Strategic Compass

Strategic Compass is the name given to the European Union military plan for the month of November 2021. This plan was launched with the aim to strengthen militarily of the European Union and reduce its reliance on military resources of the United States.

Key Features

The main points of the strategic compass are the European Union is to build a joint rapid development capability from air, land and sea by the year 2025. Members of the European Union will begin regular naval and military exercises in the year 2023. Member States need to agree on scenarios in which quick response units may be deployed. The European Union must begin conducting all exercises, training and minor missions from a single headquarters by the year 2025. By the year 2030, the European Union Headquarters must carry out all its missions. Joint Cyber ??Unit must be fully functional to prevent cyber-attacks. This block will develop new tanks and future combat aviation systems within the scope of the contract which will be signed in the month of March 2022. Key capacity gaps will be closed by the year 2025 to reduce dependence on the United States. These include space communications technology, long-range military air traffic, and intelligence capabilities. To counter the rise of China, the European Union will step up coordination in the Indo-Pacific region, as well as maritime exercises and patrols.

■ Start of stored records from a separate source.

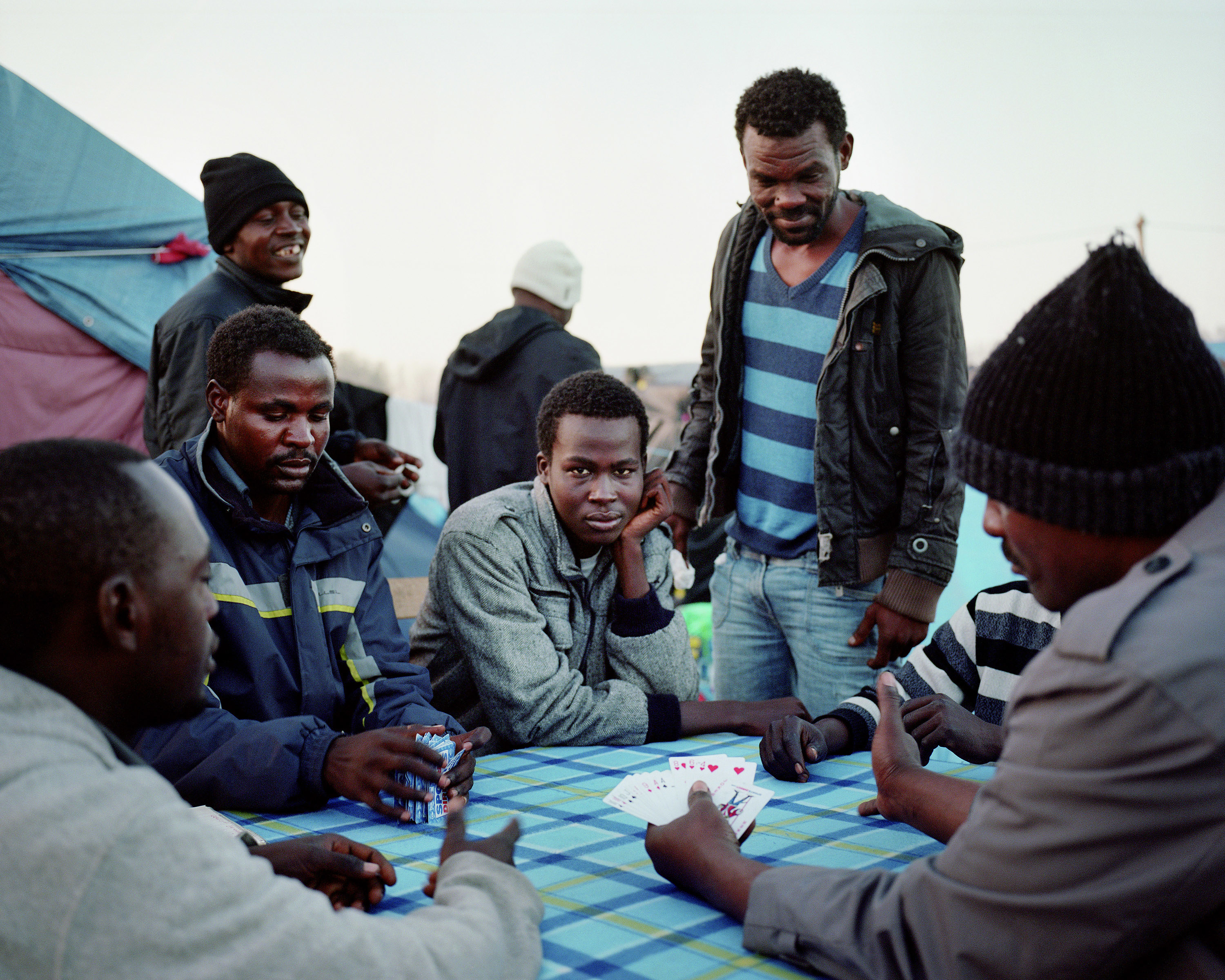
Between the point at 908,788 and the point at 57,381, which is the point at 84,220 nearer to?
the point at 57,381

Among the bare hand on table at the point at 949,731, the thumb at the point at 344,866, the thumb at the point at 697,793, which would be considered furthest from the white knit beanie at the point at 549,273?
the thumb at the point at 344,866

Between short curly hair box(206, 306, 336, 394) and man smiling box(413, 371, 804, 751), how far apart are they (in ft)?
1.98

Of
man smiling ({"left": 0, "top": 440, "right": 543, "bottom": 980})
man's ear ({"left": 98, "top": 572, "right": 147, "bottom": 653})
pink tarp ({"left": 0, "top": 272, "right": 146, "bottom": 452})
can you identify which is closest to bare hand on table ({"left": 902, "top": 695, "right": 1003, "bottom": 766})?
man smiling ({"left": 0, "top": 440, "right": 543, "bottom": 980})

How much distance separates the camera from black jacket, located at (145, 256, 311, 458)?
2.97 metres

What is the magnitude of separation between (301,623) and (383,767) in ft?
1.88

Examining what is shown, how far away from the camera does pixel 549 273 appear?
14.1 feet

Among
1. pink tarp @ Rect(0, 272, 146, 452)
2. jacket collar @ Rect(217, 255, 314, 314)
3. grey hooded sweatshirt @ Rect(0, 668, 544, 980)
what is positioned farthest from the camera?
pink tarp @ Rect(0, 272, 146, 452)

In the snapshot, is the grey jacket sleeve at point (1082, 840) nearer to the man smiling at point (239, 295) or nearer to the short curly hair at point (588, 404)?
the short curly hair at point (588, 404)

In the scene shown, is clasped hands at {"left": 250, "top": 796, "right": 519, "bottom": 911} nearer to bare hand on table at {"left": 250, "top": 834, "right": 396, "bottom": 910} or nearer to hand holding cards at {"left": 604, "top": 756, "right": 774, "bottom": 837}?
bare hand on table at {"left": 250, "top": 834, "right": 396, "bottom": 910}

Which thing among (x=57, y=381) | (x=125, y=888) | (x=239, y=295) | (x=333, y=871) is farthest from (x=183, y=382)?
(x=57, y=381)

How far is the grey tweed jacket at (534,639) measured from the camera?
2.37 meters

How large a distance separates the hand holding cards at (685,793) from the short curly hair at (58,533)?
951mm

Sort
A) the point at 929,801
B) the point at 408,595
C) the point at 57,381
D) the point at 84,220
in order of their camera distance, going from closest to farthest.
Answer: the point at 929,801 → the point at 408,595 → the point at 57,381 → the point at 84,220

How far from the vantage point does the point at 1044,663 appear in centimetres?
104
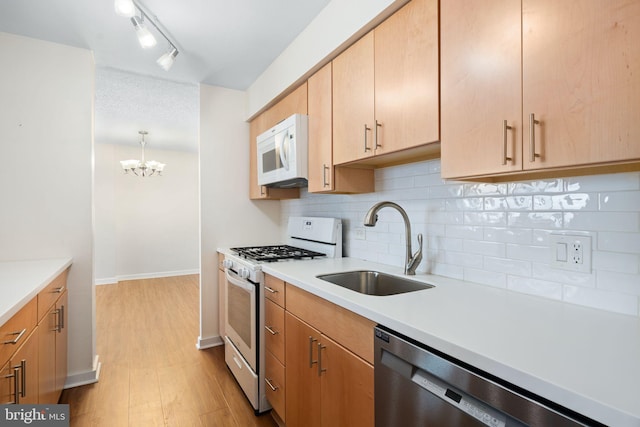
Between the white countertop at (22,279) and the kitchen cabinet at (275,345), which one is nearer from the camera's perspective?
the white countertop at (22,279)

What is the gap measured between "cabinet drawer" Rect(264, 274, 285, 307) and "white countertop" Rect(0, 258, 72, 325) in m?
1.07

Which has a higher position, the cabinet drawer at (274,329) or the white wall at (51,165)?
the white wall at (51,165)

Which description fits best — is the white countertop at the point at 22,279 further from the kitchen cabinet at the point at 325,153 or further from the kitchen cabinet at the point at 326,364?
the kitchen cabinet at the point at 325,153

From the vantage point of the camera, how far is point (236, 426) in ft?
6.11

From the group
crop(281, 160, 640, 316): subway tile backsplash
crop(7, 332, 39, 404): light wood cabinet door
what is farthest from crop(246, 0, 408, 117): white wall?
crop(7, 332, 39, 404): light wood cabinet door

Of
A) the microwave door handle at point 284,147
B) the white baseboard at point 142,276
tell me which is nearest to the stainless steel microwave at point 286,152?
the microwave door handle at point 284,147

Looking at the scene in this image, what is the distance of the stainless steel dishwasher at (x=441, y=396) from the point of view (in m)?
0.67

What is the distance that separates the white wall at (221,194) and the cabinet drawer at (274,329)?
125 centimetres

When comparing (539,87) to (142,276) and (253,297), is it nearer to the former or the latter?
(253,297)

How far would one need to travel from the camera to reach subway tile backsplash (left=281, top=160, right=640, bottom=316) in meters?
1.02

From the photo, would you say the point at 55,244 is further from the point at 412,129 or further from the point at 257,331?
the point at 412,129

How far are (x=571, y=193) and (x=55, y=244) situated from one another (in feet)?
9.86

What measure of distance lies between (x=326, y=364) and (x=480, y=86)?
1.21 meters

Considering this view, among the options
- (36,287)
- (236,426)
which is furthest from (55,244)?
(236,426)
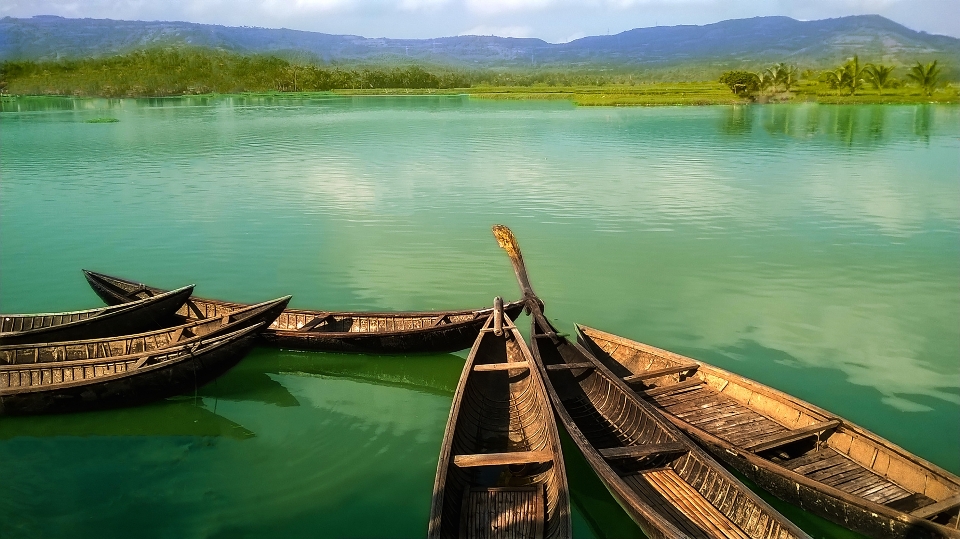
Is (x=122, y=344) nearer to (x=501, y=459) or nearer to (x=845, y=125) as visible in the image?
(x=501, y=459)

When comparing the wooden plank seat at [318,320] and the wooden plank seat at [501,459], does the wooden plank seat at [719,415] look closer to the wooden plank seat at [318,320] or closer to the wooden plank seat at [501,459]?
the wooden plank seat at [501,459]

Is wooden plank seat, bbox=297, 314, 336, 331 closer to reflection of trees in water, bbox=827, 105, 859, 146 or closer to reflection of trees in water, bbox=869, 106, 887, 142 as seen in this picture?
reflection of trees in water, bbox=827, 105, 859, 146

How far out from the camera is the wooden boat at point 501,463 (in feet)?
20.0

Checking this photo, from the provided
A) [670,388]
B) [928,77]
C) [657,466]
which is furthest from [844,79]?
[657,466]

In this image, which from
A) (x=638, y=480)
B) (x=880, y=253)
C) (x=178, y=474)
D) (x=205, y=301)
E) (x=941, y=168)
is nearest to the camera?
(x=638, y=480)

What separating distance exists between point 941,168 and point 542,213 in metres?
18.7

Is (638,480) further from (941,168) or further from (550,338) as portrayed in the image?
(941,168)

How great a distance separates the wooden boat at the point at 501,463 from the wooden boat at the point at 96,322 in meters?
5.39

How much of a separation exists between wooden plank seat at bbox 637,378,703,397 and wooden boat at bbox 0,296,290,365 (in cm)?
538

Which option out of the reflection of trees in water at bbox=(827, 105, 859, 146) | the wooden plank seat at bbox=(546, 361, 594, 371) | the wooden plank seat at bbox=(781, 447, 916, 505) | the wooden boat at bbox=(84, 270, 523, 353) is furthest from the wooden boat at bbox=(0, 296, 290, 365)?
the reflection of trees in water at bbox=(827, 105, 859, 146)

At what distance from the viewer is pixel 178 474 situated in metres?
8.09

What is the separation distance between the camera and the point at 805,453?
24.5ft

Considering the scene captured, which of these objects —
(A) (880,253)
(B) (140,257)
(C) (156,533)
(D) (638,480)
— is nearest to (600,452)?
(D) (638,480)

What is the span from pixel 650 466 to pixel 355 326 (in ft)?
20.0
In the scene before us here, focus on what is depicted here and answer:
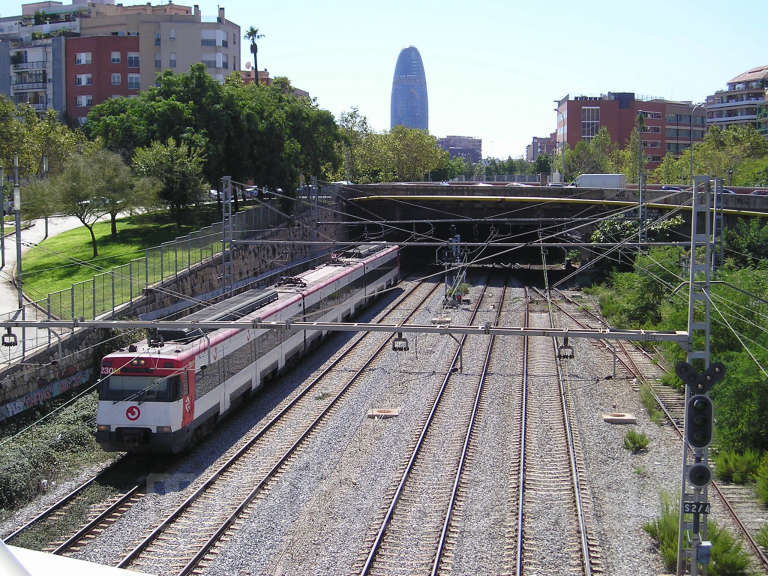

Processes of the Strategic Compass

The four main processes are crisis management, resilience, skills development, and partnerships. The strategic compass test run began in the year 2020. Threat analysis on the introduction of strategic compasses was completed in the month of November 2020. Dialogues and Workshops to develop the plan took place in the year 2021. The strategic compass was developed in the year 2021 and will be released in the year 2022. Its main purpose is to strengthen the foundation of a common vision for defense among the member states of the European Union.

Focus

Crisis management scenarios for military and civilian missions, geographic priorities, revisions to key goals, institutional capabilities, military build-ups, civil CSDSP agreements, European peace facilities. Resilience through military mobility, mutual support, non-traditional threats, supply chain security and global commons will also be looked into. Capacity development through PESCO, technical sovereignty, European defence Fund, sea, space and cyber capabilities. Eastern Partnerships, Indo-Pacific (Bilateral, ASEAN and QUAD), EU-NATO, African Union, EU-US, EU-UN partnerships will be developed.